**Text passage:**
-----

Talent acquisition, capital investment, and innovation will be critical to an organization’s ability to adapt to the emerging challenges and opportunities of a strong but uneven economic recovery.
Broadly speaking, the U.S. was able to avert economic disaster in 2020 due to significant fiscal and monetary policy response. GDP in the U.S. fell the least of any OECD economy, except Sweden and Switzerland.1
Nevertheless, the economic and social response to the pandemic has not been uniform. Likewise, the geographic, industry, and household impact has not been uniform, leading economists to call the recovery “K” shaped. The upper and lower legs of the K indicate that the relative performance of various geographies, industries, and households is bifurcated between those that are doing well versus those that are doing poorly.
The pandemic produced a surge in goods consumption and a steep decline in services consumption. Goods consumption rose by 3.9 percent in 20202 as households purchased goods that improved their experience of working and spending greater amounts of time at home. Meanwhile, services consumption fell by 7.3 percent in 2020.3 Many parts of the services industry experienced both a supply and demand shock. A supply shock occurred because services such as sporting events or live concerts were not supplied, and a demand shock occurred because services such as air travel and indoor restaurant dining were demanded at much lower levels due to concerns about the pandemic.

-----

**Required actions:**
1 - In the passage on the economic recovery, write out the part that begins with the words "Talent acquisition, capital" and stops after "uneven economic recovery.", putting "essential" in place of "critical".
2 - Say whether each statement agrees with the passage on the economic recovery. Answer yes or no, and quote the words from the passage that decide it.
(a) U.S. GDP fell less than Sweden's GDP.
(b) Many parts of the services industry faced both a supply shock and a demand shock.
(c) Economists call the recovery "V" shaped.

-----

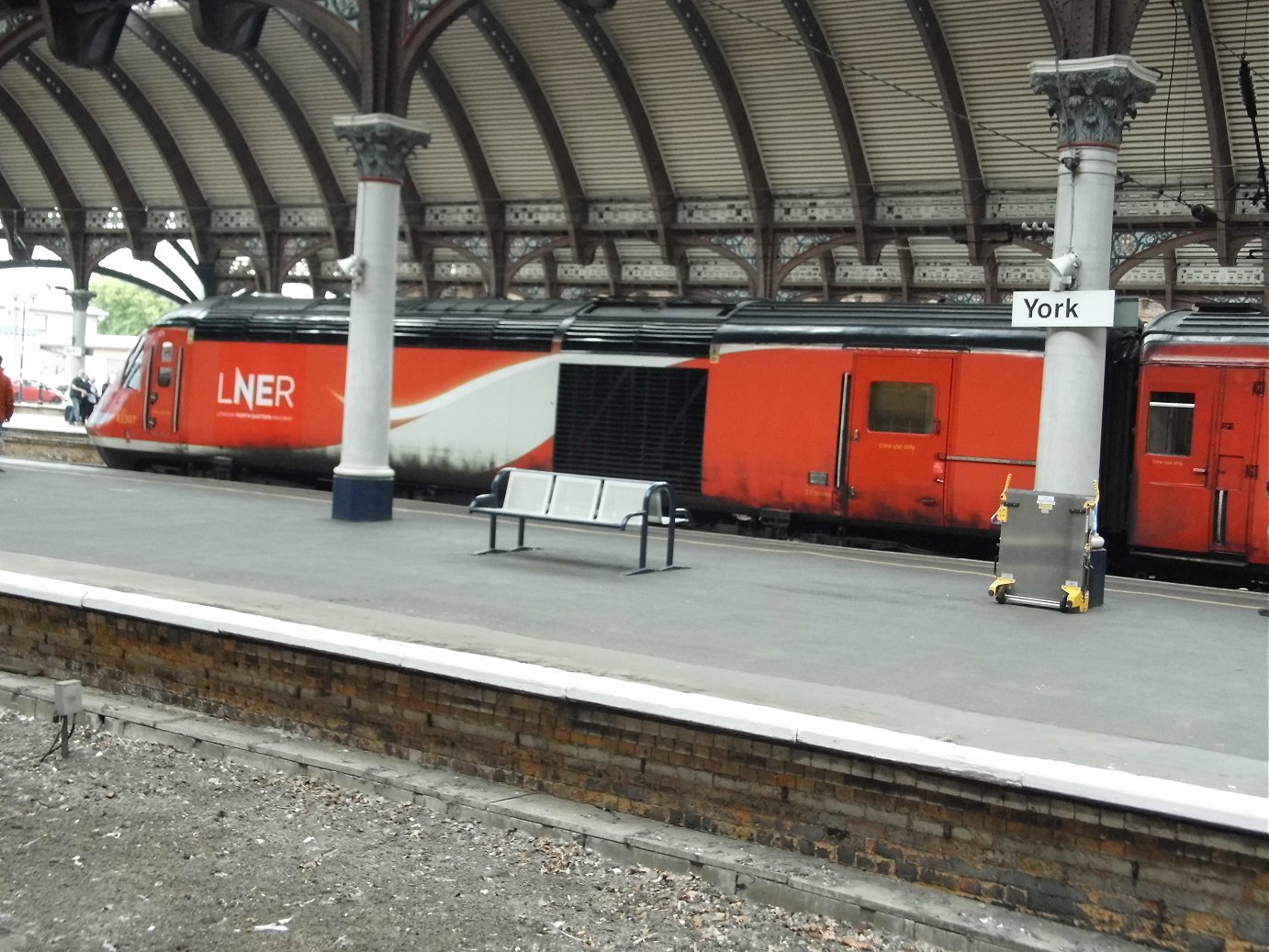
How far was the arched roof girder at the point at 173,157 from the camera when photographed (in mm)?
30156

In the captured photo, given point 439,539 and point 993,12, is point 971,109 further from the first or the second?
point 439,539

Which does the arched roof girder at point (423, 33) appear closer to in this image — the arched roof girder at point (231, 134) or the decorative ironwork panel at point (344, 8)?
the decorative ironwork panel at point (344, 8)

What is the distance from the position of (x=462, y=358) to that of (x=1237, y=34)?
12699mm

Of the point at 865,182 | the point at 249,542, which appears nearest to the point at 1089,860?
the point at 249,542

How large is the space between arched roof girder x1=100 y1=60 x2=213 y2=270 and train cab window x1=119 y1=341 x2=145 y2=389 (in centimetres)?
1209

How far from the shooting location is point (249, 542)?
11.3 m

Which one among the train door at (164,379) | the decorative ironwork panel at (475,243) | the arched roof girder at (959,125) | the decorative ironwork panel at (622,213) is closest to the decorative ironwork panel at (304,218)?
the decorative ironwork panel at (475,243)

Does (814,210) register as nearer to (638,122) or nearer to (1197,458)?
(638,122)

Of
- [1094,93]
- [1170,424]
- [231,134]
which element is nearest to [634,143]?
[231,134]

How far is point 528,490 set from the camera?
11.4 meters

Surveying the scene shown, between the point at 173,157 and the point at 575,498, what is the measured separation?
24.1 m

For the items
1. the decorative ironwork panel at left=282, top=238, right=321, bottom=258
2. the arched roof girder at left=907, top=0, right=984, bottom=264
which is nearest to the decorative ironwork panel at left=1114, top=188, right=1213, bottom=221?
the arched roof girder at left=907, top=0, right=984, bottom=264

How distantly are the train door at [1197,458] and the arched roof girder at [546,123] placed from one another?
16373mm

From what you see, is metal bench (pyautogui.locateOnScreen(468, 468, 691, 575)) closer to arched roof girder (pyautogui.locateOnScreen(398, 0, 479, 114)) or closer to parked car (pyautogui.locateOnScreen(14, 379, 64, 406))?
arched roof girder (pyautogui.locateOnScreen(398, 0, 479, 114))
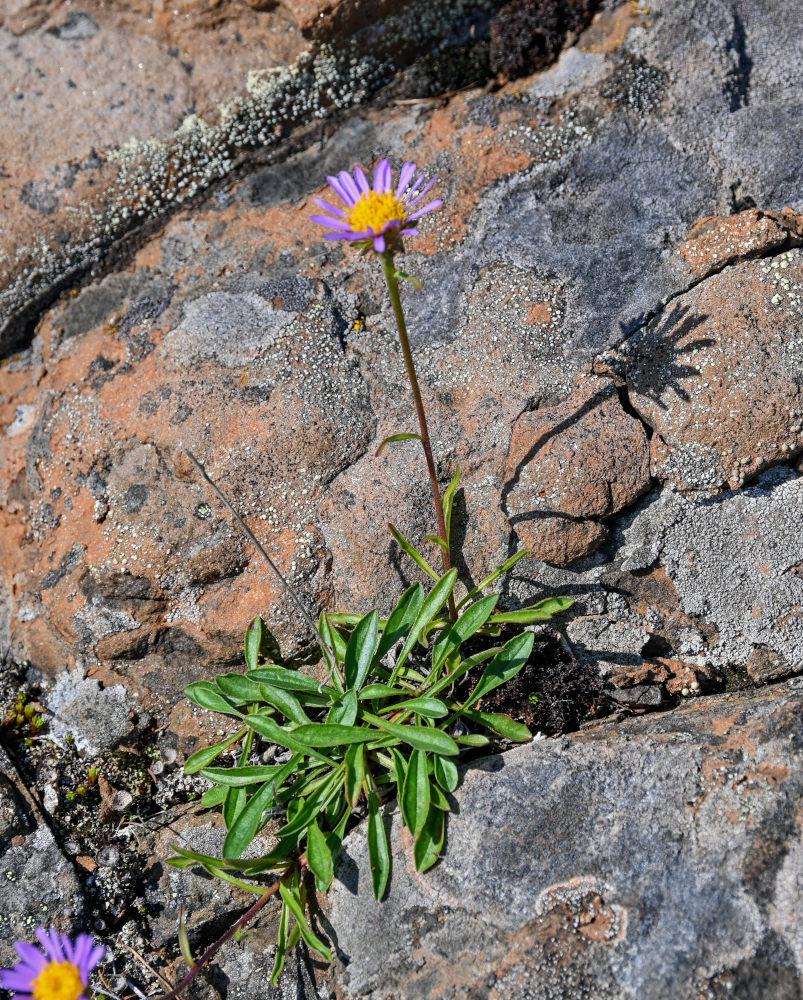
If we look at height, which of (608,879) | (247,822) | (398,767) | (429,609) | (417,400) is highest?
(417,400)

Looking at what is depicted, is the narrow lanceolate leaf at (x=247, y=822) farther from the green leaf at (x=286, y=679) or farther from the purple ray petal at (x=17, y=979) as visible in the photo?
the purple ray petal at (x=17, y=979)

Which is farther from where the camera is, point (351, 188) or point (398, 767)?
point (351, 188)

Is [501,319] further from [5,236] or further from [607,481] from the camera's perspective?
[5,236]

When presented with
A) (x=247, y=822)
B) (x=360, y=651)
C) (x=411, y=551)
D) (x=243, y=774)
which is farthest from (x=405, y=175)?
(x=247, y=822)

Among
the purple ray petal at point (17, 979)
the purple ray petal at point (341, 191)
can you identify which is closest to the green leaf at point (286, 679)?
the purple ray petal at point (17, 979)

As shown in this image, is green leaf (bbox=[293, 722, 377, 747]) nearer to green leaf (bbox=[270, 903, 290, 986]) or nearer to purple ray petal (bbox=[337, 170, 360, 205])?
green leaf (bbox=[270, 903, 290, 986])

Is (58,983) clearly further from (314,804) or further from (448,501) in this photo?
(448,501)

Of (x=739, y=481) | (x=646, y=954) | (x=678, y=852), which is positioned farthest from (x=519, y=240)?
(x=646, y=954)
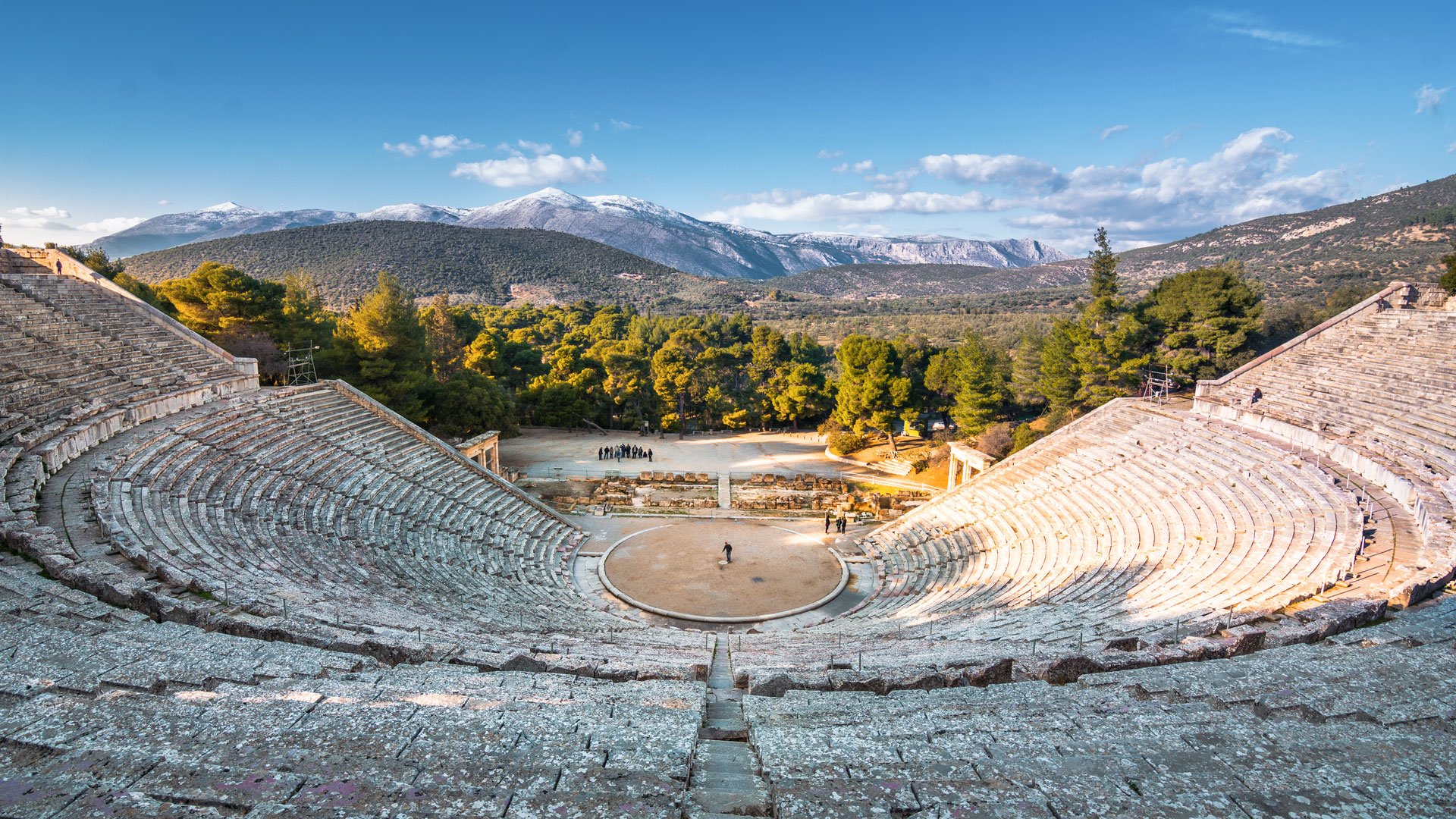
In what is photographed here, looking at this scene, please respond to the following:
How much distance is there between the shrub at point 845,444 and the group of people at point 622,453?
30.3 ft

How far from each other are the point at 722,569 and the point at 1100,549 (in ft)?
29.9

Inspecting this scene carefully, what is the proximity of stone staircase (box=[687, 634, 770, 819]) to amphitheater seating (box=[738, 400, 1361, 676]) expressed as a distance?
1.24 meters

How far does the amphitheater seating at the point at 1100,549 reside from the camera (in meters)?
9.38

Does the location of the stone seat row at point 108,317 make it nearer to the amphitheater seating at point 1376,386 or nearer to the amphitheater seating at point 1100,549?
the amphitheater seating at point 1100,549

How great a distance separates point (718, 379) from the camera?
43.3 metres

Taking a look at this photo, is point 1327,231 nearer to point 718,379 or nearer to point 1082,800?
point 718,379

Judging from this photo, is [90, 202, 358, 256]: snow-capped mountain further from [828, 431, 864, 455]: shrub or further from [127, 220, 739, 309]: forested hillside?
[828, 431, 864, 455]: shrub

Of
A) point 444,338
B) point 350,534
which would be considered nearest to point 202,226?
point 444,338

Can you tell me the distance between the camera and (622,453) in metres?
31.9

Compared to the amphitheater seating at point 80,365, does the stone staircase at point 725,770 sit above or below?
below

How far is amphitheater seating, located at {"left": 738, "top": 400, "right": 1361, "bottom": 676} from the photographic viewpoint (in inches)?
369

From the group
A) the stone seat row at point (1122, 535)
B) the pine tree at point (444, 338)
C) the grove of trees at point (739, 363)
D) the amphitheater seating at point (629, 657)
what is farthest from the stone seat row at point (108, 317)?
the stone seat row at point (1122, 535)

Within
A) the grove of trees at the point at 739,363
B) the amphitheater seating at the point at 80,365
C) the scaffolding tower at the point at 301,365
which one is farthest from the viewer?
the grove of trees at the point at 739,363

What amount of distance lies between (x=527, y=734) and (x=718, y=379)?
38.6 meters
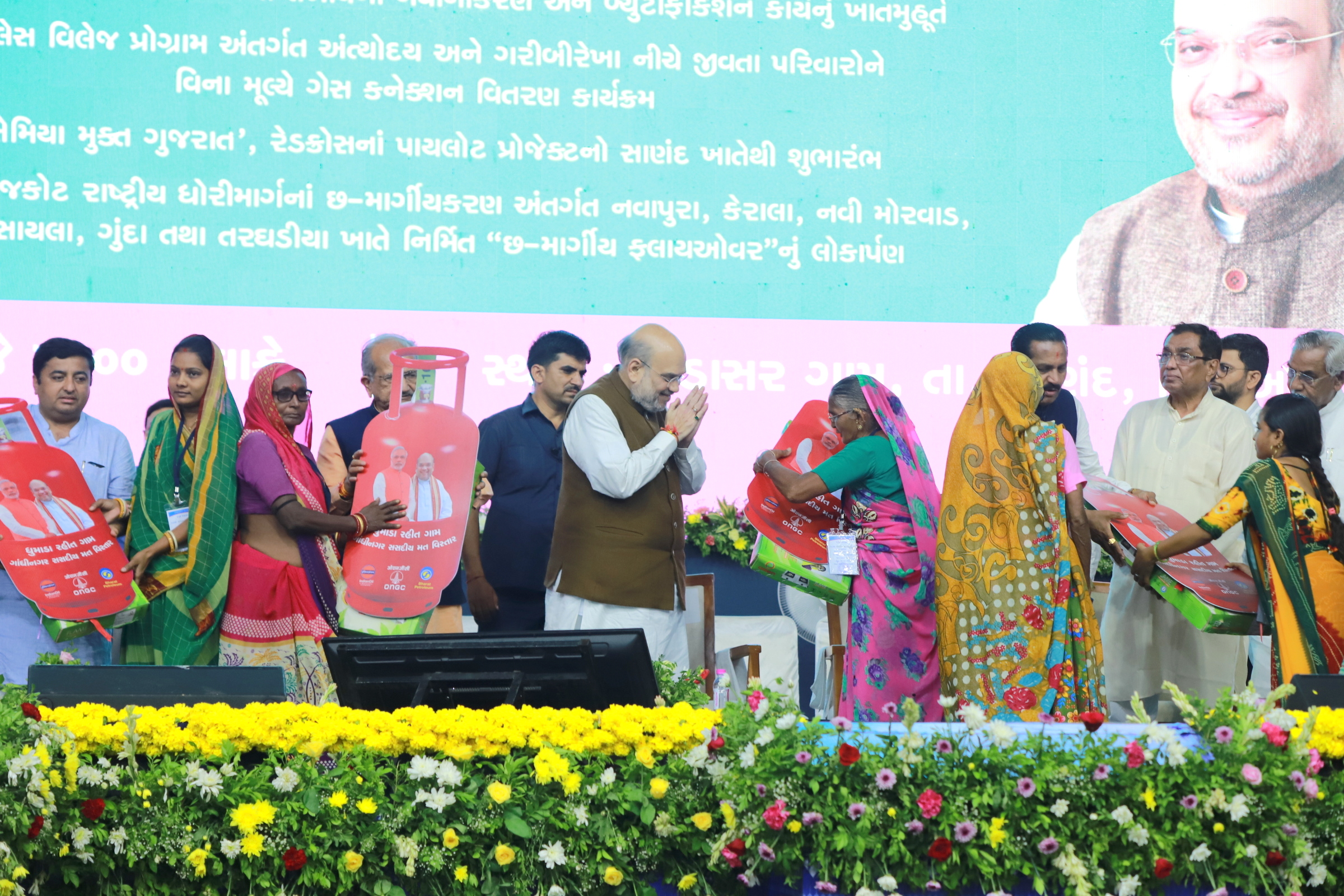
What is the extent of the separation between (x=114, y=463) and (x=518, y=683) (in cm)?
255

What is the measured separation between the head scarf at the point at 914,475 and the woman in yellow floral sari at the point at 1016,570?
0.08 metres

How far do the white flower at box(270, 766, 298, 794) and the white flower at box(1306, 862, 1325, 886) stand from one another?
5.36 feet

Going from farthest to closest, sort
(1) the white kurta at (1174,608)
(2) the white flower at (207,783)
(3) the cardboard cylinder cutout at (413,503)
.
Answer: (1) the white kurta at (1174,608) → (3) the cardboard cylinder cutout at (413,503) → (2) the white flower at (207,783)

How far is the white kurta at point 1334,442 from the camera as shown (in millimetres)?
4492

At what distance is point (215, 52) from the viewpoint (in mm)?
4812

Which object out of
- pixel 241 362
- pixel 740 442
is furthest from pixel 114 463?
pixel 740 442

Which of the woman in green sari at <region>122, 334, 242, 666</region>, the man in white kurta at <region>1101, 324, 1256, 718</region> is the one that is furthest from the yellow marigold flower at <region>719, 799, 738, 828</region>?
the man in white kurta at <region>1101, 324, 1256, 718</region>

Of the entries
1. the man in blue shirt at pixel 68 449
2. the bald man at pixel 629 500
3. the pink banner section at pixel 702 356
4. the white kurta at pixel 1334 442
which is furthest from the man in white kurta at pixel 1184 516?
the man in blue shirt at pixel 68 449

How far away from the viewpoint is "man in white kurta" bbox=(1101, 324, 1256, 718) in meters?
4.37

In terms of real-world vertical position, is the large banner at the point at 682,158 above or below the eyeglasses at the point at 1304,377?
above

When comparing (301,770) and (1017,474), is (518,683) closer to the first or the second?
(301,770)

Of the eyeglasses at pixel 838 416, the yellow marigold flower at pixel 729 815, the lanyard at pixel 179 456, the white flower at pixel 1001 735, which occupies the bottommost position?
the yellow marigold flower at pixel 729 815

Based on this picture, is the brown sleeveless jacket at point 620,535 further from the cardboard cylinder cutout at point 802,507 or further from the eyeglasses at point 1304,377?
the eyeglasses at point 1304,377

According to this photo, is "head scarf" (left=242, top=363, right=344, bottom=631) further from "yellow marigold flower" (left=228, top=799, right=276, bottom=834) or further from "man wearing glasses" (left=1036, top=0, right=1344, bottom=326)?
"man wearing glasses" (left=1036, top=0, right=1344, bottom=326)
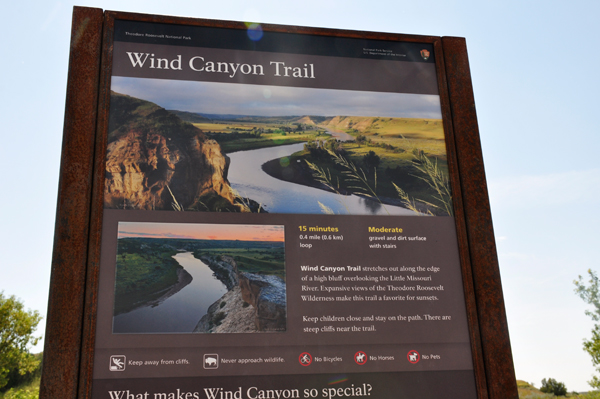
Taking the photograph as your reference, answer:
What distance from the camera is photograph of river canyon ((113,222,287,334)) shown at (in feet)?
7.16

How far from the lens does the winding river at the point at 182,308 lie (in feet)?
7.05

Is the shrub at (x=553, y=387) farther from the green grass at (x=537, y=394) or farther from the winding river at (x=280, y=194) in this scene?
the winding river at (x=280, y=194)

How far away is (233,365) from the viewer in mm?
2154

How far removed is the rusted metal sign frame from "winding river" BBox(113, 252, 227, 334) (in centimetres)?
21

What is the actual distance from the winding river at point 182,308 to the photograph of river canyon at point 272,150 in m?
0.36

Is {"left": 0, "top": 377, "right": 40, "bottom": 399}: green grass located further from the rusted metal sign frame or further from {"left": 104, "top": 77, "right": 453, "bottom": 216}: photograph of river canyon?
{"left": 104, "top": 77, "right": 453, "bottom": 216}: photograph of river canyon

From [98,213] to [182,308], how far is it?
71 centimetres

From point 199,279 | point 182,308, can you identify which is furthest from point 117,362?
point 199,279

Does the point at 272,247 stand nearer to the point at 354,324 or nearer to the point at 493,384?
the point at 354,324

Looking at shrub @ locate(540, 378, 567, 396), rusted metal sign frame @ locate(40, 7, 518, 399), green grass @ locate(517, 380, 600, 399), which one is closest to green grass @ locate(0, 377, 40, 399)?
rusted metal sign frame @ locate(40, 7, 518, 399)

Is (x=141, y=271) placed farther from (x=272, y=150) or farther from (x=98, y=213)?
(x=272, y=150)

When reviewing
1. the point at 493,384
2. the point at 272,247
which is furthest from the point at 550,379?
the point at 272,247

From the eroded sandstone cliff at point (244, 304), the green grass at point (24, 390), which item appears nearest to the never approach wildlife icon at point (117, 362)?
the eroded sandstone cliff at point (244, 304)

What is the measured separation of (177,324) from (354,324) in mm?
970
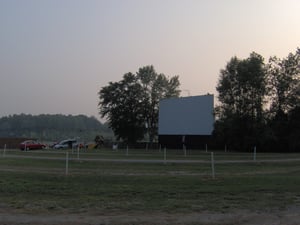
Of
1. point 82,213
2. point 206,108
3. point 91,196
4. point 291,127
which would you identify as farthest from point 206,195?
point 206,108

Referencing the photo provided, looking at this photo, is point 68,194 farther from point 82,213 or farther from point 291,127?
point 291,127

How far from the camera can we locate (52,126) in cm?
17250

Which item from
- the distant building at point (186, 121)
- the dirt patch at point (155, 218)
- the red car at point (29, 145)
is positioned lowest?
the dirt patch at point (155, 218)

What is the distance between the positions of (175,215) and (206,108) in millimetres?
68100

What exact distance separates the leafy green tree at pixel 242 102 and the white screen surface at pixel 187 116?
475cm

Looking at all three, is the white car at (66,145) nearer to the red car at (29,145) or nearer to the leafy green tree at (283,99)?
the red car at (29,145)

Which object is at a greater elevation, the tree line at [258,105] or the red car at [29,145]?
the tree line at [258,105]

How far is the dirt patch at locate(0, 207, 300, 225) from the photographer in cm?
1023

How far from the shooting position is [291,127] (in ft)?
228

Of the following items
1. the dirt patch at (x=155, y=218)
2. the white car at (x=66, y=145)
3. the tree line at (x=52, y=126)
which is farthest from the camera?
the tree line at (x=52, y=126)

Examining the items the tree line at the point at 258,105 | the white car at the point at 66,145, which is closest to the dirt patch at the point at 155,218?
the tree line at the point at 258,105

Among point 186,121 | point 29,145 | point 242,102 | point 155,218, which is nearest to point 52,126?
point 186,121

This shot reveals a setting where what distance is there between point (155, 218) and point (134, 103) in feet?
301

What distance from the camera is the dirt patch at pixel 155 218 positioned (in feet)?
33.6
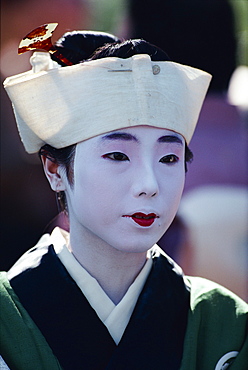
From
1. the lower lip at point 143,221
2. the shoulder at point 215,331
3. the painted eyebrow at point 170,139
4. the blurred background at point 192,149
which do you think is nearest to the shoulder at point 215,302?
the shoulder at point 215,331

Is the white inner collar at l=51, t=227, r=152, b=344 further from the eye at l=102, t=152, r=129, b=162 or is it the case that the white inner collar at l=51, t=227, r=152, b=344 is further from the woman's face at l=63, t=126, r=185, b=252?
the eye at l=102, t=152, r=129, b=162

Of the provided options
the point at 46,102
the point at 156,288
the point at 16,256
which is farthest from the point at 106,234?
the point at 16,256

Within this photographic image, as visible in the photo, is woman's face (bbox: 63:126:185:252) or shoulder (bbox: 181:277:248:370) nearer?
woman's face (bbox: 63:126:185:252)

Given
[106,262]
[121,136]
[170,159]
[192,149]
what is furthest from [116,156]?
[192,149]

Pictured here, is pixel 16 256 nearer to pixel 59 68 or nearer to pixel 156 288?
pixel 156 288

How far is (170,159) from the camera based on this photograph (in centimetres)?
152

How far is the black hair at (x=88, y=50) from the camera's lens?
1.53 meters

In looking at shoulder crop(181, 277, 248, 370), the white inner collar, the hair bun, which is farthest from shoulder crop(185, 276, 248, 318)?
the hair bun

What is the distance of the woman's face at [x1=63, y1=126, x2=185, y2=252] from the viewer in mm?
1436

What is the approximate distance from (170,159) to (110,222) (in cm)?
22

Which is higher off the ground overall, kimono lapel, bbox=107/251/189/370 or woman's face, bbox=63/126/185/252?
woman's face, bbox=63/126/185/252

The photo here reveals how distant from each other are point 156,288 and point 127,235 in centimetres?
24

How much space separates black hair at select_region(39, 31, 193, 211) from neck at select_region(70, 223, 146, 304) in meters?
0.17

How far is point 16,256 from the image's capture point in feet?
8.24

-----

**Answers to each task:**
1 -
Talent acquisition, capital investment, and innovation will be essential to an organization’s ability to adapt to the emerging challenges and opportunities of a strong but uneven economic recovery.

2 -
(a) No: "fell the least of any OECD economy, except Sweden and Switzerland"
(b) Yes: "Many parts of the services industry experienced both a supply and demand shock."
(c) No: "leading economists to call the recovery “K” shaped"